Ao mesmo tempo que o trabalho de Lobato traz uma importante contribuição ao


fortalecimento da cultura oral brasileira e suas figuras folclóricas, levando essas narrativas a
cada vez mais gente, o seu “regionalismo” não foi suficiente para colocá-lo lado a lado com
os modernistas da época que lutavam pelo fortalecimento de uma cultura genuinamente
brasileira. Lobato, inclusive, foi crítico a uma exposição de Anita Malfatti em 1917 que o
colocou em oposição à trupe que mais tarde organizaria a Semana de Arte Moderna de 1922.
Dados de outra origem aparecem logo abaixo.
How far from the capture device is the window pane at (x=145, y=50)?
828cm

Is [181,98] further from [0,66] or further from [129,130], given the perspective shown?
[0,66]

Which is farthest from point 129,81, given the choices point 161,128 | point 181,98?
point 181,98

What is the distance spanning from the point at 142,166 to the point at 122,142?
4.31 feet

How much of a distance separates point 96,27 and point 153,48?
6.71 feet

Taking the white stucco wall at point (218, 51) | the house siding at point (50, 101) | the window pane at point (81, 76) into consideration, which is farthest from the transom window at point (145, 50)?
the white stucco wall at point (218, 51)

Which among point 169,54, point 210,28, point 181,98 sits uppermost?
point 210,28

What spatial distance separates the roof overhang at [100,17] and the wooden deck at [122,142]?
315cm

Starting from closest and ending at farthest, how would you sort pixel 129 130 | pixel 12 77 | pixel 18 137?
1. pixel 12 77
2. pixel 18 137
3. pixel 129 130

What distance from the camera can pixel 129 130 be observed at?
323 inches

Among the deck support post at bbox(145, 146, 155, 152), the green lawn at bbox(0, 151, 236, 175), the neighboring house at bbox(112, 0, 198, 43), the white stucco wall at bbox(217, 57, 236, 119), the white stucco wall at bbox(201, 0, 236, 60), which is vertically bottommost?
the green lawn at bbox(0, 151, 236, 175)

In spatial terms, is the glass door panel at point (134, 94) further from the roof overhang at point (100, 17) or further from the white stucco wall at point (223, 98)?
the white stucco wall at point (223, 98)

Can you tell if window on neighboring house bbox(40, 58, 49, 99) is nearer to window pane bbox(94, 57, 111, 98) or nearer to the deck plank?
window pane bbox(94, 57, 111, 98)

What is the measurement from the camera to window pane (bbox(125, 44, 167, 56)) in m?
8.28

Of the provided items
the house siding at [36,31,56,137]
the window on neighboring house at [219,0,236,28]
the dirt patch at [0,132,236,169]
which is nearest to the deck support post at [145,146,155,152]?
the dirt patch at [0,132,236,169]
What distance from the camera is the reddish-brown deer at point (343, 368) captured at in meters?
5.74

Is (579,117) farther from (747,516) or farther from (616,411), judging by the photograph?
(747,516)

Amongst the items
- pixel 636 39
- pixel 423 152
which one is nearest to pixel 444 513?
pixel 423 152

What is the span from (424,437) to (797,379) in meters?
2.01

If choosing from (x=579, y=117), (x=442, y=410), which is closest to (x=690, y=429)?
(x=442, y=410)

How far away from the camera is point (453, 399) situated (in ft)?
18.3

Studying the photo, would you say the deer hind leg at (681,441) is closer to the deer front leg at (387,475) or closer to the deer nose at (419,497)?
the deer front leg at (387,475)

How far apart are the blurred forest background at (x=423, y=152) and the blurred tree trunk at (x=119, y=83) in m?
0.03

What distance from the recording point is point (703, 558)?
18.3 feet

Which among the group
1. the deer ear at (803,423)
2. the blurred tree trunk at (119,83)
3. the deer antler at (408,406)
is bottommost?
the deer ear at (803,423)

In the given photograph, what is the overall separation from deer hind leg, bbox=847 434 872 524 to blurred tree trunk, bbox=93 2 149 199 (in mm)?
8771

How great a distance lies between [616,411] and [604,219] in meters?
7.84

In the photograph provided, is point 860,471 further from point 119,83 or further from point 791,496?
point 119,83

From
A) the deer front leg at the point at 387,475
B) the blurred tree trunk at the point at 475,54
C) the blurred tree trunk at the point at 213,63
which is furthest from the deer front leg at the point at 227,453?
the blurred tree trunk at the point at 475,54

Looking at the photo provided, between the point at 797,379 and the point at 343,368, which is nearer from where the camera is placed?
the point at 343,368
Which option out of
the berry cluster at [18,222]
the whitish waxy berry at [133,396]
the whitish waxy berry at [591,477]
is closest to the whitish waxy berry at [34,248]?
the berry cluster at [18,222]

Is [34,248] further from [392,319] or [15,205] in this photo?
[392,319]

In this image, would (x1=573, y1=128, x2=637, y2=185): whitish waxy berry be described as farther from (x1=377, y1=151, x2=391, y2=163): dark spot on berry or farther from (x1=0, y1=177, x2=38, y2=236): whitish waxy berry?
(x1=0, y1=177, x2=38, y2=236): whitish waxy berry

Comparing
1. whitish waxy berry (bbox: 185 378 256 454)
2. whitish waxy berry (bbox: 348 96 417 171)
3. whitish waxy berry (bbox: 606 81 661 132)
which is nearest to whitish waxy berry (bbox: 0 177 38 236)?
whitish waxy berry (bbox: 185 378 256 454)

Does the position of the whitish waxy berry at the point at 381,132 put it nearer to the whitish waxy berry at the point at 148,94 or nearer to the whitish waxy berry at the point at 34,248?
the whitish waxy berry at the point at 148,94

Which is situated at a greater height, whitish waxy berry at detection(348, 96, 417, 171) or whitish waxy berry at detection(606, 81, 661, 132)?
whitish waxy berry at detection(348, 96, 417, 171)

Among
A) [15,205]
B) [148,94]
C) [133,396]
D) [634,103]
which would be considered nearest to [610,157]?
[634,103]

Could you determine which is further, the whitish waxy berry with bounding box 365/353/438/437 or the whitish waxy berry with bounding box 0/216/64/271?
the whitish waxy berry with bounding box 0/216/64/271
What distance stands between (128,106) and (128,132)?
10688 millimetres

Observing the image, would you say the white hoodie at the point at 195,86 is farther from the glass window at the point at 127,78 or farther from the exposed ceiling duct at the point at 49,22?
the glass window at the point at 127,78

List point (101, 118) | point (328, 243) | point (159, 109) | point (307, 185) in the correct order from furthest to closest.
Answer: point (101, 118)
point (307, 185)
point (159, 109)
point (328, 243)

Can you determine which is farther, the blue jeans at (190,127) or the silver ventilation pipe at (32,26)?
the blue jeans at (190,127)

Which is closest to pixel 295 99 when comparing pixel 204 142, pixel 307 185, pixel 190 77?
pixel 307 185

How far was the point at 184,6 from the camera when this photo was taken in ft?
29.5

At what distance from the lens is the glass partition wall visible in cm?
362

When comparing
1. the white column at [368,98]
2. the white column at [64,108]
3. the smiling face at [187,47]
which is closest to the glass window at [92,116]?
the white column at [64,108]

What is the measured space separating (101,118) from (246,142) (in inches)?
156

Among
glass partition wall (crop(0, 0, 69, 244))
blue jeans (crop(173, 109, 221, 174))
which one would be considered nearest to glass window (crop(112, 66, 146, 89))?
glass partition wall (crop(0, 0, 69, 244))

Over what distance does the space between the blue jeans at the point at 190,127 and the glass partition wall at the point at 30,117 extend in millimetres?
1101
“Opostos” à época, hoje apenas versões diferentes de uma mesma arte genuinamente
brasileira. Enquanto Lobato apontava que os trabalhos dos principais expoentes que
compuseram a Semana de 1922 não eram genuinamente brasileiras porque bebiam das
inspirações da europa, o próprio autor influenciou-se por autores estrangeiros. Ou seja: à
época se procurava uma “arte” genuinamente brasileira mas ambos os casos, com as
influências que receberam e à luz da Análise do Discurso, não produziram uma cultura
“pura”, mas nem por isso menos brasileira. Veja a falta que a Análise do Discurso faz nesse
momento histórico, já que uma análise nesta linha poderia “apaziguar” os ânimos.
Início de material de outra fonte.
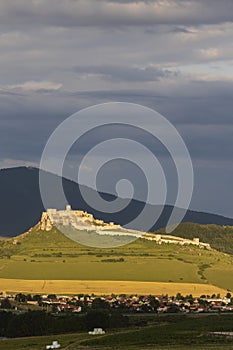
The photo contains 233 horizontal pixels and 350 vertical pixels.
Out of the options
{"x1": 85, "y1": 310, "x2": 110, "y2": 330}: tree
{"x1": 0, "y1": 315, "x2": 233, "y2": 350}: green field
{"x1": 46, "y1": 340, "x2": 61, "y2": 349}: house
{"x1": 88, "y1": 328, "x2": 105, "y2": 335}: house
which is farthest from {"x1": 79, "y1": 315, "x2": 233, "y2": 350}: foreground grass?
{"x1": 85, "y1": 310, "x2": 110, "y2": 330}: tree

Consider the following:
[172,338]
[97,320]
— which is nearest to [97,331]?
Answer: [97,320]

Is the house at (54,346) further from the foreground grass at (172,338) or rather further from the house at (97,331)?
the house at (97,331)

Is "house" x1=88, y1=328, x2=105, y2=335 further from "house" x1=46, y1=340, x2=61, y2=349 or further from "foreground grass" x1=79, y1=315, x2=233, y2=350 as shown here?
"house" x1=46, y1=340, x2=61, y2=349

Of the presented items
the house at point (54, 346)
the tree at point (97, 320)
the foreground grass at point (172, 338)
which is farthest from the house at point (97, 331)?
the house at point (54, 346)

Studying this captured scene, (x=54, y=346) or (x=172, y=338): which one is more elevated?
(x=172, y=338)

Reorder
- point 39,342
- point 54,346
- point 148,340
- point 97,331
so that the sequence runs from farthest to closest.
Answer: point 97,331 < point 39,342 < point 148,340 < point 54,346

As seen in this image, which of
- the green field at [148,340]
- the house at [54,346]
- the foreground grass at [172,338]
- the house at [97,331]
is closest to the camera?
the green field at [148,340]

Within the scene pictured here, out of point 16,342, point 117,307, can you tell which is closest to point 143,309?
point 117,307

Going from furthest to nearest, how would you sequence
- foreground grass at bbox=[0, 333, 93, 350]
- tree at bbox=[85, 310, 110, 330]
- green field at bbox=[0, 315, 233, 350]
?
tree at bbox=[85, 310, 110, 330] < foreground grass at bbox=[0, 333, 93, 350] < green field at bbox=[0, 315, 233, 350]

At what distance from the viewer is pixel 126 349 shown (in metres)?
108

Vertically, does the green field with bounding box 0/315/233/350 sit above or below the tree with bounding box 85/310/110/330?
below

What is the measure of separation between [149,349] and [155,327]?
3439 centimetres

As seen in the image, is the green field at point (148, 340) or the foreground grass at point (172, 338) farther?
the foreground grass at point (172, 338)

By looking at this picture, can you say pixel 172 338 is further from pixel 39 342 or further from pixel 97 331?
pixel 97 331
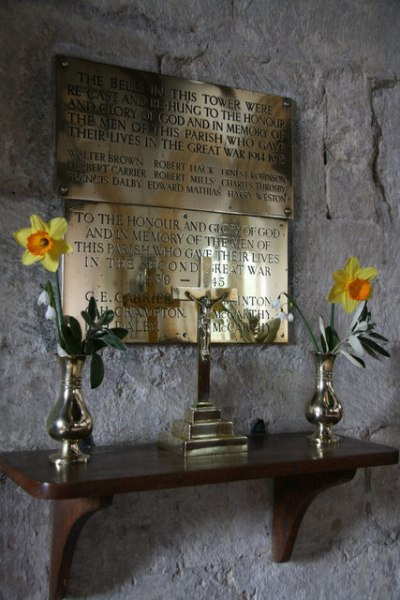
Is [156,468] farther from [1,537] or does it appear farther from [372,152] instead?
[372,152]

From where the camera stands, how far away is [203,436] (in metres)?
1.55

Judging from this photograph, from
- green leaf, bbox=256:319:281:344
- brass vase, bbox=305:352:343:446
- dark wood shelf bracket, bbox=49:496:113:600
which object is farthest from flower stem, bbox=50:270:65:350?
brass vase, bbox=305:352:343:446

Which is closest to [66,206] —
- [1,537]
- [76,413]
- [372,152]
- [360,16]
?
[76,413]

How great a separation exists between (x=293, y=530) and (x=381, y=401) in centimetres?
50

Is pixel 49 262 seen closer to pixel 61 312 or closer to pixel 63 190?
pixel 61 312

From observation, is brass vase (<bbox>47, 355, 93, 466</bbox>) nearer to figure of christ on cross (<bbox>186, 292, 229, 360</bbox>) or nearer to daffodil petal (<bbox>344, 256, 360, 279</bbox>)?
figure of christ on cross (<bbox>186, 292, 229, 360</bbox>)

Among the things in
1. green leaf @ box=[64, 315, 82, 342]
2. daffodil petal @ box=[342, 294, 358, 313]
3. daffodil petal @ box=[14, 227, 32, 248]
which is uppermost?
daffodil petal @ box=[14, 227, 32, 248]

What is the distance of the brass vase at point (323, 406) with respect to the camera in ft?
5.59

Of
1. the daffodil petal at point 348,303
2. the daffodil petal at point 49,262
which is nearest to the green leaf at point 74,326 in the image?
the daffodil petal at point 49,262

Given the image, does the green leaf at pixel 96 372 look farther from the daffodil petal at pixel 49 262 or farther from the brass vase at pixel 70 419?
the daffodil petal at pixel 49 262

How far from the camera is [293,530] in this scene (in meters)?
1.75

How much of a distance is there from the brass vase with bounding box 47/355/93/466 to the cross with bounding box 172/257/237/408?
0.97 ft

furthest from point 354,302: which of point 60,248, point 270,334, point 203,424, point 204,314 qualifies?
point 60,248

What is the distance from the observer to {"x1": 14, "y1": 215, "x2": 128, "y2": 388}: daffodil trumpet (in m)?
1.38
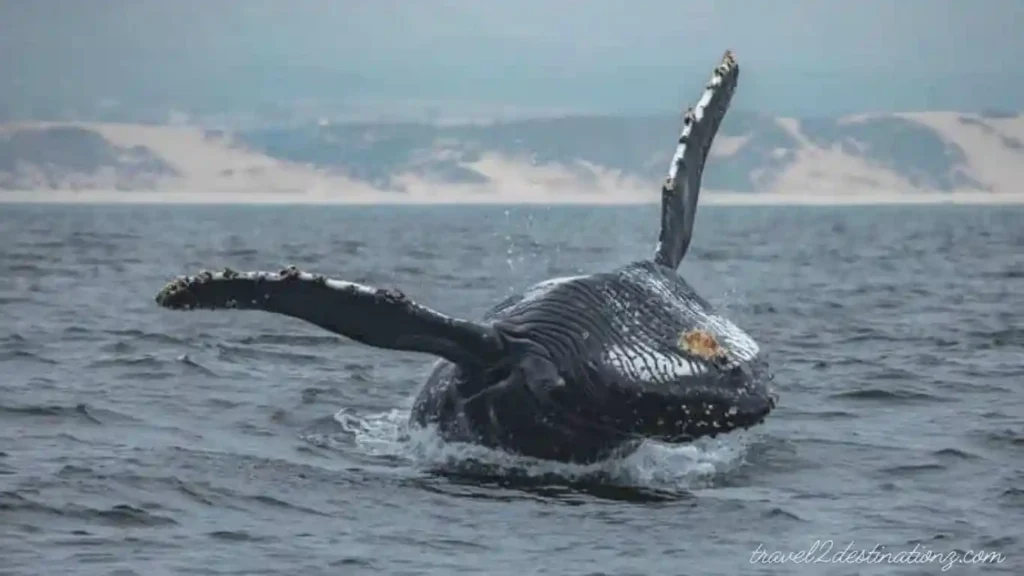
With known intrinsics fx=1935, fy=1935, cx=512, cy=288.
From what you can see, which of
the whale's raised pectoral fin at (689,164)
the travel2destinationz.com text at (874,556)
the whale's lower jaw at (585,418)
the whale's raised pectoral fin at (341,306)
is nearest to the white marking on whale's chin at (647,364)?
the whale's lower jaw at (585,418)

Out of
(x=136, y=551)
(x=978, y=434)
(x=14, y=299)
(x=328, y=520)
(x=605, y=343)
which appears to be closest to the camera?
(x=136, y=551)

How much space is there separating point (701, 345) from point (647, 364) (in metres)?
0.34

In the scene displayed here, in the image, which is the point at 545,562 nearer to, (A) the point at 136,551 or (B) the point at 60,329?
(A) the point at 136,551

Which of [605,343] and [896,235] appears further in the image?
[896,235]

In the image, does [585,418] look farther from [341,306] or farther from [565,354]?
[341,306]

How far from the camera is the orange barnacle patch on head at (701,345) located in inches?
421

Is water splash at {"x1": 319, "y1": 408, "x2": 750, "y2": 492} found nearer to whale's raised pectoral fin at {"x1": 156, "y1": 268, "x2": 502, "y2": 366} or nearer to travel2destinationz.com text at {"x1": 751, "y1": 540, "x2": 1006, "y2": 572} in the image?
whale's raised pectoral fin at {"x1": 156, "y1": 268, "x2": 502, "y2": 366}

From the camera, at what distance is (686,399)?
415 inches

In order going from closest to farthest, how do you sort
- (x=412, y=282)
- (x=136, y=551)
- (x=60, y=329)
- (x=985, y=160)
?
(x=136, y=551) < (x=60, y=329) < (x=412, y=282) < (x=985, y=160)

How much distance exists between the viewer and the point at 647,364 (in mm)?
10688

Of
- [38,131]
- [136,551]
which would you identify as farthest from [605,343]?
[38,131]

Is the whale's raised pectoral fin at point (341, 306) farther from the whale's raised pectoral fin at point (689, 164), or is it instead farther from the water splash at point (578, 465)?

Ao mesmo tempo que a elite intelectual buscava essa “identidade nacional”, ver nas
pratileiras das livrarias e bibliotecas obras estrangeiras dividir espaço com Saci, com os
“causos” de nossos sertões e cenários brasileiros seria um alento para essa busca. Mas como
ja dito anteriormente, a própria perpetuação dessas lendas e histórias nacionais de geração em
geração é outro grande ganho do trabalho de Lobato. Uma pena, porém, que a luta antiracista
não seja uma tônica em sua obra: a cultura nacional e nossos cenários sim estão bem
representados na obra, mas a população negra ainda não, tratada nos livros como
subservientes, ainda que exaltados seus talentos. Como ser antiracista numa época em que
esse termo talvez não existisse? Apesar do termo ser muito mais presente
contemporaneamente, o fato dele não ser comum à época não exime o autor de poder ter
maior “cuidado” com a figura do negro em sua obra. Mas, como bem falamos na Análise do
Discurso, a percepção de mundo naquele momento e sua realidade socioeconômica (homem
branco com condições de vida) não deram ao autor a oportunidade de ser um aliado na luta
pela valorização do homem negro, mesmo que em sua obra houvesse alguma valorização do
brasileiro e nossa cultura.
Por este motivo hoje o autor pode até ser “cancelado”, mas sob a ótiva da Análise do
Discurso sua obra pode ser entendida de maneira mais leve quando observada as condições
histórias da época de sua criação, bem como se a Análise do Discurso fosse mais valorizada
na Educação Nacional, naturalmente o debate sobre o racismo na obra de Lobato seria
analisada como esta oportunidade de justamente debater este mal e pensar sobre como mesmo
depois de décadas da abolição da escravatura a população negra ainda não era encarada como
parte da cultura nacional, devendo ser enaltecida e valorizada.